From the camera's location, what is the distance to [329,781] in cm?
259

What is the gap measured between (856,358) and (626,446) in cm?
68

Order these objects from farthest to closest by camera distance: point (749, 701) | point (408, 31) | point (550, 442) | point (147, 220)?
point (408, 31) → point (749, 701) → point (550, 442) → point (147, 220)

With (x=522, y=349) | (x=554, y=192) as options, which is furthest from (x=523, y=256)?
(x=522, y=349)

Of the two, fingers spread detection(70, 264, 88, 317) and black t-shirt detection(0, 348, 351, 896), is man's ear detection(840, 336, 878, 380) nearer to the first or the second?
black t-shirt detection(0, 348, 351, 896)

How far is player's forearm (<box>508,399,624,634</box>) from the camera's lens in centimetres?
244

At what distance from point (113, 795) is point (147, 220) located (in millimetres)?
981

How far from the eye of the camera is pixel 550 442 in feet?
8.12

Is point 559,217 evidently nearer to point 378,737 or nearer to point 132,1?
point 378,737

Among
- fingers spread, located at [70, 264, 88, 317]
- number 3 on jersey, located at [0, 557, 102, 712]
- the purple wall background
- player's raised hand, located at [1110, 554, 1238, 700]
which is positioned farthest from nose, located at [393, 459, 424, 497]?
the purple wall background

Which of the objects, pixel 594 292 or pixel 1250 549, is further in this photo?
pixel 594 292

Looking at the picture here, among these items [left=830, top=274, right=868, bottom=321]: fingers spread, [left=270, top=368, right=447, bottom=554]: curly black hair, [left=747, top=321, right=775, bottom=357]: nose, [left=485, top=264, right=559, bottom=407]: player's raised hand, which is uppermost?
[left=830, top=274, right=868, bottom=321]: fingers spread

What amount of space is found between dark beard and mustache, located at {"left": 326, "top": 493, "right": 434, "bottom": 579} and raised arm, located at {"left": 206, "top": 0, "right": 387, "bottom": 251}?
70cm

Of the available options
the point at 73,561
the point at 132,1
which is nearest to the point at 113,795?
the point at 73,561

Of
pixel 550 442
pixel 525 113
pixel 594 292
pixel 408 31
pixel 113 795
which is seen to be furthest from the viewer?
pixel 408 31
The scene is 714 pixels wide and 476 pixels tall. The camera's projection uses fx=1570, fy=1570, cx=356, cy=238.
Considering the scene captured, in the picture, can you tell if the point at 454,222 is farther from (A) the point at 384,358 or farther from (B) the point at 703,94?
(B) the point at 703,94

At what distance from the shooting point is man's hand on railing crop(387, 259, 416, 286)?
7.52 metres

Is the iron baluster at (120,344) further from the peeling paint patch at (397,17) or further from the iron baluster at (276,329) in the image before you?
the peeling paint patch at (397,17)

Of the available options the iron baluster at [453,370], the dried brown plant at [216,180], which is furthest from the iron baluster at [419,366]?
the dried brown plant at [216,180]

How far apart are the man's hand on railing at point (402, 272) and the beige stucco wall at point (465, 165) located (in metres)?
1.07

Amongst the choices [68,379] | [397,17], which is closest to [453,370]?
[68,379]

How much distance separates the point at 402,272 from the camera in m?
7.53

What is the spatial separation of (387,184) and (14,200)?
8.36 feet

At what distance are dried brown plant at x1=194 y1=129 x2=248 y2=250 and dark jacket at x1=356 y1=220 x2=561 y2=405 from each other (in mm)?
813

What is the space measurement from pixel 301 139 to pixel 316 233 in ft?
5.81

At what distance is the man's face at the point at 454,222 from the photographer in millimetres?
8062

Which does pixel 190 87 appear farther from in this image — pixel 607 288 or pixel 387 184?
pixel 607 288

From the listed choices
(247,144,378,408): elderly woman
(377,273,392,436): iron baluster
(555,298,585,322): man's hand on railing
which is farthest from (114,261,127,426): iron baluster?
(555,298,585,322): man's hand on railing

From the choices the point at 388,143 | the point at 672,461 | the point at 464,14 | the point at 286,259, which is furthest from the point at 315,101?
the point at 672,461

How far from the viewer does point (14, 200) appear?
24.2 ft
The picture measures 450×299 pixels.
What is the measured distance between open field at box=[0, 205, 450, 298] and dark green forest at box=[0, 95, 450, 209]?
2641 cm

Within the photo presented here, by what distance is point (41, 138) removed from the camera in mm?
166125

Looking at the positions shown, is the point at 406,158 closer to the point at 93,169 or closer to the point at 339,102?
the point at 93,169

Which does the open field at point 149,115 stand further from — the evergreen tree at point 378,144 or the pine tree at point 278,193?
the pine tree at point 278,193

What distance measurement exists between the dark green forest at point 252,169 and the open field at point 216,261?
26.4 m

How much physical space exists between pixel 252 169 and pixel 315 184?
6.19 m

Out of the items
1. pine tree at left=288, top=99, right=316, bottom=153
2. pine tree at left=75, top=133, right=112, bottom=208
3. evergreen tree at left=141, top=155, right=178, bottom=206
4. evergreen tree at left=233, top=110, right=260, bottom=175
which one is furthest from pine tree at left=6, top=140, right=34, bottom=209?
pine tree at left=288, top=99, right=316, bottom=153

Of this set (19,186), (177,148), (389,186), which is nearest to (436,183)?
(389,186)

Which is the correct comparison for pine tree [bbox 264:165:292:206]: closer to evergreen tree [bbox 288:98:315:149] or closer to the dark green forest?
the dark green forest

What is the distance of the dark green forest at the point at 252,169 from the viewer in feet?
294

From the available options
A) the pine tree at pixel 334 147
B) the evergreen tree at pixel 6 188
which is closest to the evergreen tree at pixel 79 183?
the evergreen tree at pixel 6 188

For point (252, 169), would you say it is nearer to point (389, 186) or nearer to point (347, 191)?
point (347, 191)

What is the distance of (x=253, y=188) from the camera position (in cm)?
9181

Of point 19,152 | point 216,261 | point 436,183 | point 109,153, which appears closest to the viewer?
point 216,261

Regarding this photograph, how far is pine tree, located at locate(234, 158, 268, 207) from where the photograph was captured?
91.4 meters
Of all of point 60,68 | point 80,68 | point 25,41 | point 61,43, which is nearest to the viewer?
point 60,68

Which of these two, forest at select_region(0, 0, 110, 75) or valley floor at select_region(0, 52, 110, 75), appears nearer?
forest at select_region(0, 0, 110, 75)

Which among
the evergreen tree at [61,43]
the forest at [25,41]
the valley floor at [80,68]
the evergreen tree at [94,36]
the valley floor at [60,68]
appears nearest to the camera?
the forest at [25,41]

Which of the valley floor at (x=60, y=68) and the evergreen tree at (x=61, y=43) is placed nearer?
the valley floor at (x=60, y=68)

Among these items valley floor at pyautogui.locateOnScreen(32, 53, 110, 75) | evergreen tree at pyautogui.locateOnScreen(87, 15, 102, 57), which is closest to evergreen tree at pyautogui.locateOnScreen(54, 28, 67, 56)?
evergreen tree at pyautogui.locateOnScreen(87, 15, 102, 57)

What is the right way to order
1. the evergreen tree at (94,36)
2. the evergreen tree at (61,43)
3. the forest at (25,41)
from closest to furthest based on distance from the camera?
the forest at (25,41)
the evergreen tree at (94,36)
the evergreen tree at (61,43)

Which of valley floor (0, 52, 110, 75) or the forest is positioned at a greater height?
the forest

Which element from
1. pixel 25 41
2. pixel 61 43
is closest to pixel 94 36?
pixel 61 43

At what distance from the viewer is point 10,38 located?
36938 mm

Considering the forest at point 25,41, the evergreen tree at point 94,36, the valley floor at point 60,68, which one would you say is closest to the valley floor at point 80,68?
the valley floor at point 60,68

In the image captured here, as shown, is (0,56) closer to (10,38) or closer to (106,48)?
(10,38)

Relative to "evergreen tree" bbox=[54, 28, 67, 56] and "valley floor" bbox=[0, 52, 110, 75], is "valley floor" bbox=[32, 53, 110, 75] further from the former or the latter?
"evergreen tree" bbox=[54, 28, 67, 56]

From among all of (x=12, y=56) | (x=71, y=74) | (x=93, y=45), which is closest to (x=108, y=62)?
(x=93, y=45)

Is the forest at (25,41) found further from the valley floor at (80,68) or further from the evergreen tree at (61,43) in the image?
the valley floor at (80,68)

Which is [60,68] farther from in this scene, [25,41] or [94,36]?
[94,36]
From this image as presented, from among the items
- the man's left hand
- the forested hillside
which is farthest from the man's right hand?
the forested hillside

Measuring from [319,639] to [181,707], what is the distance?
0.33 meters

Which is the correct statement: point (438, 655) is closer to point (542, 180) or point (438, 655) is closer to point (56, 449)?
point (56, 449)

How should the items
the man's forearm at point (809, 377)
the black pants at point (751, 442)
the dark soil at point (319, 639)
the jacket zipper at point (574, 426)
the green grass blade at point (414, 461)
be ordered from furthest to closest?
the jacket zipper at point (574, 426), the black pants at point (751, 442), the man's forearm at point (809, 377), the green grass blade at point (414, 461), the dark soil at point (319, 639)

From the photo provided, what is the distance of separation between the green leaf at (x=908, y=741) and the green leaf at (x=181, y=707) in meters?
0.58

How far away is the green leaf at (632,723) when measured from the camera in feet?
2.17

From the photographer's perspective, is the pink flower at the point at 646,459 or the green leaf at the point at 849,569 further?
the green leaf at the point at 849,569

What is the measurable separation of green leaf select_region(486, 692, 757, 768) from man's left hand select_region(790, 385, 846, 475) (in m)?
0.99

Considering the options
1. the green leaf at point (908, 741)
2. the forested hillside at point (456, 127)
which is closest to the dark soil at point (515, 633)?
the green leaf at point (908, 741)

Set task: Quote exactly the line containing "How far away" and every later line through the end of the listing, and no other lines.

Solution to this problem:
How far away is the green leaf at (632,723) when measured from the camera in feet?
2.17

From the photographer's perspective, is the pink flower at the point at 646,459 or the green leaf at the point at 849,569 further?
the green leaf at the point at 849,569

What is the measurable separation of green leaf select_region(486, 692, 757, 768) from man's left hand select_region(790, 385, 846, 475) (in m)?
0.99

Considering the options
1. the green leaf at point (908, 741)
2. the forested hillside at point (456, 127)
which is closest to the dark soil at point (515, 633)?
the green leaf at point (908, 741)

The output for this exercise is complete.